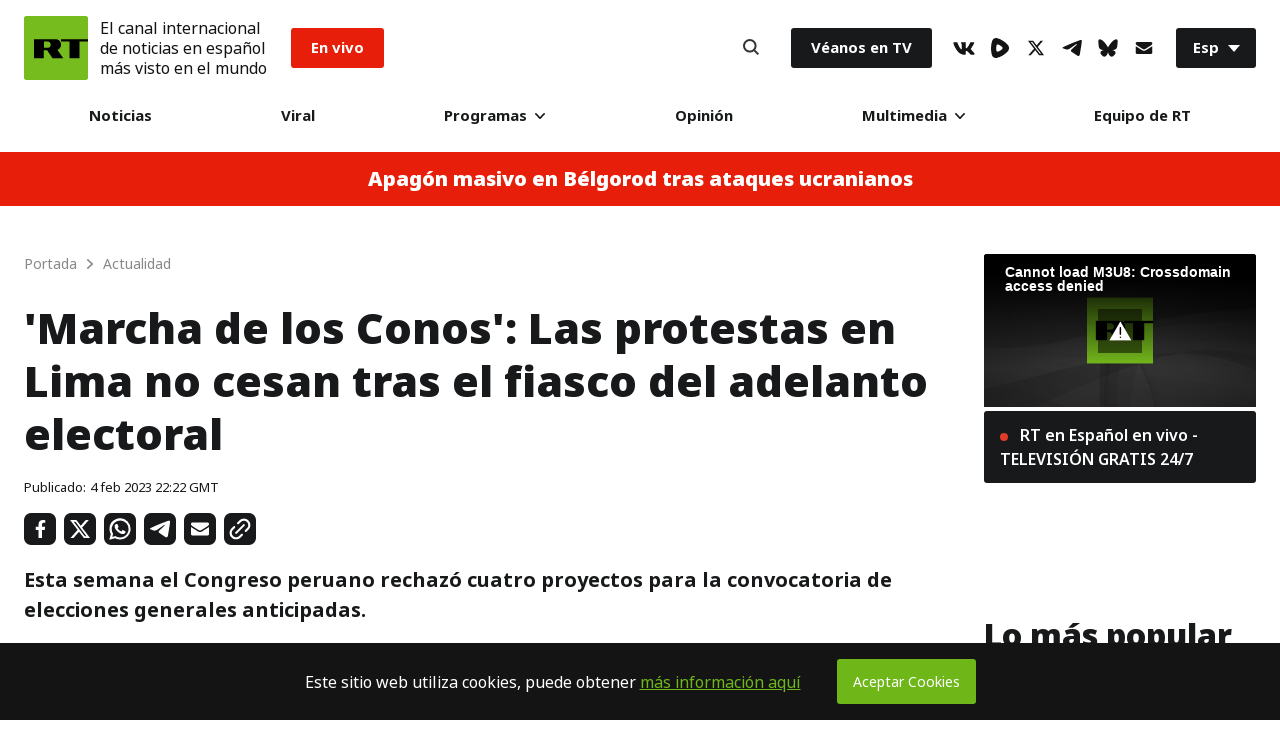

--- FILE ---
content_type: application/javascript; charset=utf-8
request_url: https://sf.esrt.site/static/build/js/JS-YouTubeEmbed.f6f4cdba.chunk.js
body_size: 106
content:
(window.webpackJsonp=window.webpackJsonp||[]).push([[8],{15:function(e,t,r){"use strict";r.r(t),r.d(t,"YouTubeEmbed",function(){return n});var n=function(e){function t(){!function(){var t=document.createElement("picture"),n=document.createElement("source"),a=document.createElement("source"),i=document.createElement("img"),c=e.rtcontext.querySelector(".YouTubeEmbed-cover"),u=e.covers;t.className="YouTubeEmbed-image",i.className="lazyload",n.setAttribute("data-srcset",u.small),n.setAttribute("media","--small"),a.setAttribute("data-srcset",u.medium),a.setAttribute("media","--medium"),i.setAttribute("data-src",u.medium),t.appendChild(n),t.appendChild(a),t.appendChild(i),c.appendChild(t),(o=i,new Promise(function(e,t){o.addEventListener("load",function(){return e()}),o.addEventListener("error",function(){return t()})})).then(function(){if(120===i.naturalWidth&&90===i.naturalHeight)throw new Error("sddefault.jpg is not found")}).catch(function(e){console.error(e),a.setAttribute("data-srcset",u.small),i.setAttribute("data-src",u.small),!window.HTMLPictureElement&&window.picturefill&&i.setAttribute("srcset",u.small),i.className="lazyload"}).then(function(){t.classList.add("YouTubeEmbed-image--visible")}),c.addEventListener("click",r);var o}()}function r(t){t.preventDefault(),t.currentTarget.innerHTML='<iframe src="'+e.iframeSrc+'?autoplay=1" frameborder="0"  width="560" height="315" allow="accelerometer; autoplay; encrypted-media; gyroscope; picture-in-picture" allowfullscreen></iframe>',t.currentTarget.removeEventListener("click",r)}t()};t.default=n}}]);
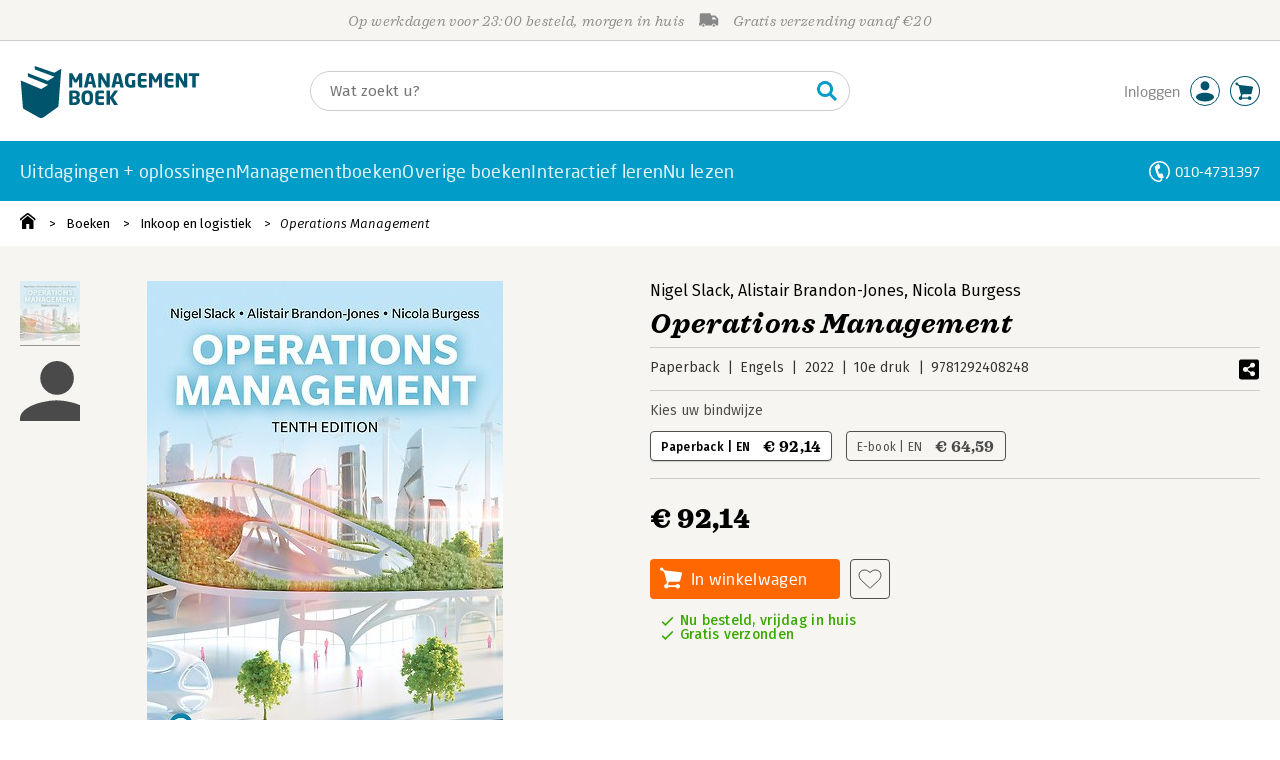

--- FILE ---
content_type: application/javascript
request_url: https://i.mgtbk.nl/platform/m4-managementboek-00162559/dist/js/hercules.js
body_size: 206
content:
import { onClick, single } from "./helpers.js";
herculesInit();
export async function herculesInit() {
  const scrollElement = document.querySelector(".hercules .icarus-container");
  if (scrollElement === null) return;
  const scrollParent = scrollElement.parentNode;
  scrollElement.addEventListener("scroll", function () {
    if (scrollElement.scrollWidth - scrollElement.scrollLeft - scrollElement.clientWidth > 1.5) {
      scrollParent.classList.add("-show-right-chevron");
    } else {
      scrollParent.classList.remove("-show-right-chevron");
    }
    if (scrollElement.scrollLeft > 1.5) {
      scrollParent.classList.add("-show-left-chevron");
    } else {
      scrollParent.classList.remove("-show-left-chevron");
    }
  });
  scrollParent.classList.add("-show-right-chevron");
  try {
    document.querySelector(".hercules .-chevron-left").addEventListener("click", () => {
      scrollElement.scrollTo(scrollElement.scrollLeft - 60, 0);
    });
    document.querySelector(".hercules .-chevron-right").addEventListener("click", () => {
      scrollElement.scrollTo(scrollElement.scrollLeft + 60, 0);
    });
  } catch (error) {}
  try {
    onClick(".-js-show-promo", function () {
      single(".promo-details").classList.toggle("-visible");
    });
    onClick(".-js-promo-overlay", function () {
      single(".promo-details").classList.toggle("-visible");
    });
    onClick(".promo-details .header", () => {
      single(".promo-details").classList.remove("-visible");
    });
    single(".promo-details .close").addEventListener('click', () => {
      single(".promo-details").classList.remove("-visible");
    });
  } catch (error) {}
}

★ ★ ★ ★ ★

**What is being asked**. All of the data above is to be repeated exactly, with the pictures left out.

**Worked solution**.
--- FILE ---
content_type: application/javascript; charset=utf-8
request_url: https://sf.esrt.site/static/build/js/JS-YouTubeEmbed.f6f4cdba.chunk.js
body_size: 106
content:
(window.webpackJsonp=window.webpackJsonp||[]).push([[8],{15:function(e,t,r){"use strict";r.r(t),r.d(t,"YouTubeEmbed",function(){return n});var n=function(e){function t(){!function(){var t=document.createElement("picture"),n=document.createElement("source"),a=document.createElement("source"),i=document.createElement("img"),c=e.rtcontext.querySelector(".YouTubeEmbed-cover"),u=e.covers;t.className="YouTubeEmbed-image",i.className="lazyload",n.setAttribute("data-srcset",u.small),n.setAttribute("media","--small"),a.setAttribute("data-srcset",u.medium),a.setAttribute("media","--medium"),i.setAttribute("data-src",u.medium),t.appendChild(n),t.appendChild(a),t.appendChild(i),c.appendChild(t),(o=i,new Promise(function(e,t){o.addEventListener("load",function(){return e()}),o.addEventListener("error",function(){return t()})})).then(function(){if(120===i.naturalWidth&&90===i.naturalHeight)throw new Error("sddefault.jpg is not found")}).catch(function(e){console.error(e),a.setAttribute("data-srcset",u.small),i.setAttribute("data-src",u.small),!window.HTMLPictureElement&&window.picturefill&&i.setAttribute("srcset",u.small),i.className="lazyload"}).then(function(){t.classList.add("YouTubeEmbed-image--visible")}),c.addEventListener("click",r);var o}()}function r(t){t.preventDefault(),t.currentTarget.innerHTML='<iframe src="'+e.iframeSrc+'?autoplay=1" frameborder="0"  width="560" height="315" allow="accelerometer; autoplay; encrypted-media; gyroscope; picture-in-picture" allowfullscreen></iframe>',t.currentTarget.removeEventListener("click",r)}t()};t.default=n}}]);

--- FILE ---
content_type: application/javascript
request_url: https://i.mgtbk.nl/platform/m4-managementboek-00162559/dist/js/hercules.js
body_size: 206
content:
import { onClick, single } from "./helpers.js";
herculesInit();
export async function herculesInit() {
  const scrollElement = document.querySelector(".hercules .icarus-container");
  if (scrollElement === null) return;
  const scrollParent = scrollElement.parentNode;
  scrollElement.addEventListener("scroll", function () {
    if (scrollElement.scrollWidth - scrollElement.scrollLeft - scrollElement.clientWidth > 1.5) {
      scrollParent.classList.add("-show-right-chevron");
    } else {
      scrollParent.classList.remove("-show-right-chevron");
    }
    if (scrollElement.scrollLeft > 1.5) {
      scrollParent.classList.add("-show-left-chevron");
    } else {
      scrollParent.classList.remove("-show-left-chevron");
    }
  });
  scrollParent.classList.add("-show-right-chevron");
  try {
    document.querySelector(".hercules .-chevron-left").addEventListener("click", () => {
      scrollElement.scrollTo(scrollElement.scrollLeft - 60, 0);
    });
    document.querySelector(".hercules .-chevron-right").addEventListener("click", () => {
      scrollElement.scrollTo(scrollElement.scrollLeft + 60, 0);
    });
  } catch (error) {}
  try {
    onClick(".-js-show-promo", function () {
      single(".promo-details").classList.toggle("-visible");
    });
    onClick(".-js-promo-overlay", function () {
      single(".promo-details").classList.toggle("-visible");
    });
    onClick(".promo-details .header", () => {
      single(".promo-details").classList.remove("-visible");
    });
    single(".promo-details .close").addEventListener('click', () => {
      single(".promo-details").classList.remove("-visible");
    });
  } catch (error) {}
}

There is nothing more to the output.